Well guys, thought i let you know, there is a way to display 1920x1080 content on the screen without the need to scroll. You can scale the image on the built-in TFT setting yourself, down to the 1280x800. Which means, you take the real 1920x1080 size and simply make it fit the native res. So technically it works 

The review has been updated to mention that.


----------



## casperse (Feb 7, 2010)

Hi one BIG Question!

In the review its stated:

*Setting up the display did yield a surprise. It works at 1920 x 1080 but the desktop ends up being bigger than the 12.1 inch screen. This leads to a scrolling screen on the TFT. The native resolution is a much more down to earth 1280 x 800. This is something you find on every notebook these days. I was under the impression that the display is actually capable of displaying the full HD resolution on the actual screen real estate. Now when using clone mode video cards allow you to setup scaling and scrolling which will result in the scrolling of the 1920 x 1080 size on the 1280 x 800 native resolution by default, however you can change the video driver settings to use the TFT panels build-in scaling to fit the 1920 x 1080 image onto the 1280 x 800 screen.*

I am running Windows 7 Ult. and with the newest driver for ATI 4700 series...

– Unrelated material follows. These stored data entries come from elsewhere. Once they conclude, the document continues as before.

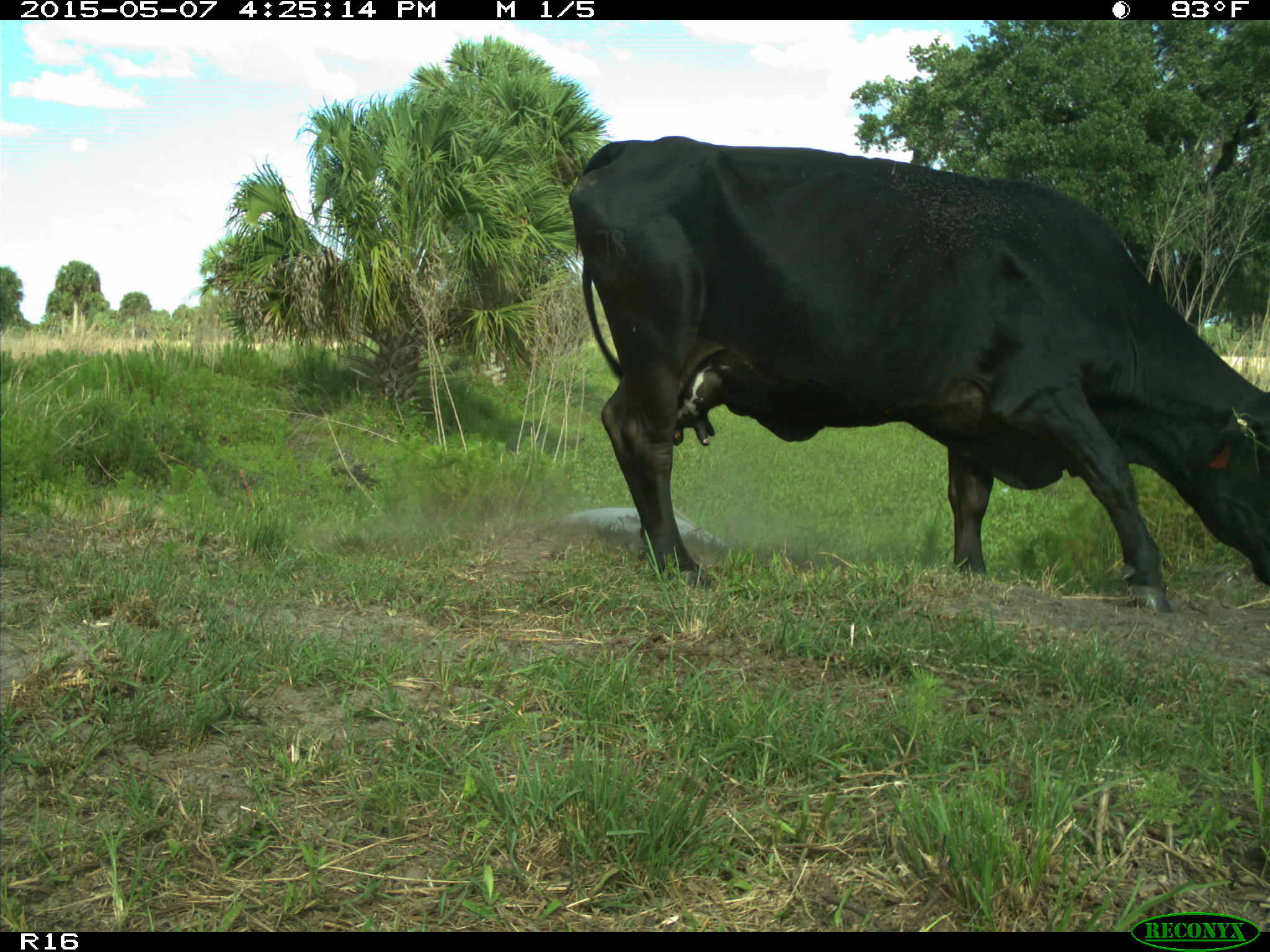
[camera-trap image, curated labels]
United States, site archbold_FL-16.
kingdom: Animalia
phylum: Chordata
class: Mammalia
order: Artiodactyla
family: Bovidae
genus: Bos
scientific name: Bos taurus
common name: domestic cow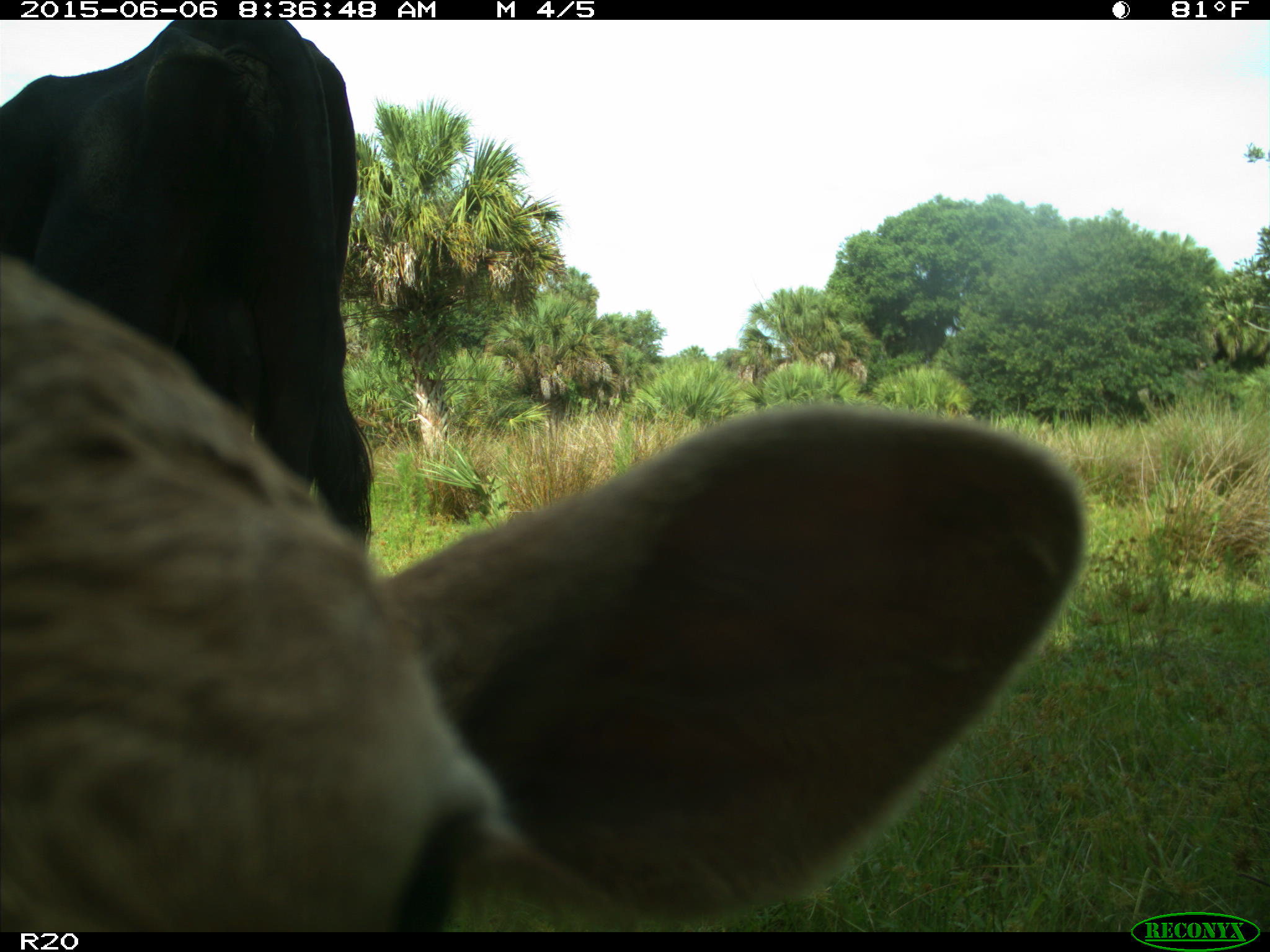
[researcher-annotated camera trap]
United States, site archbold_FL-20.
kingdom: Animalia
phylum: Chordata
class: Mammalia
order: Artiodactyla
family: Bovidae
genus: Bos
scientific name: Bos taurus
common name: domestic cow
Bos taurus (domestic cow).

How do you enable the panels build-in scaling?
Does it require the Touch drivers from the S21T page?

Thanks for a great review...one of the reasons I bough it!


----------



## Disparia (Feb 7, 2010)

LOL, read through the whole review wondering why Darksaber is talking about X800, HD2900XT, and 8800GTX...

Too bad they haven't gotten any cheaper since 2007. At $1200, Vidabox is actually selling it for more!


----------



## Cyril06 (Feb 14, 2010)

ARgh ! This case is just awesome. Need one !


----------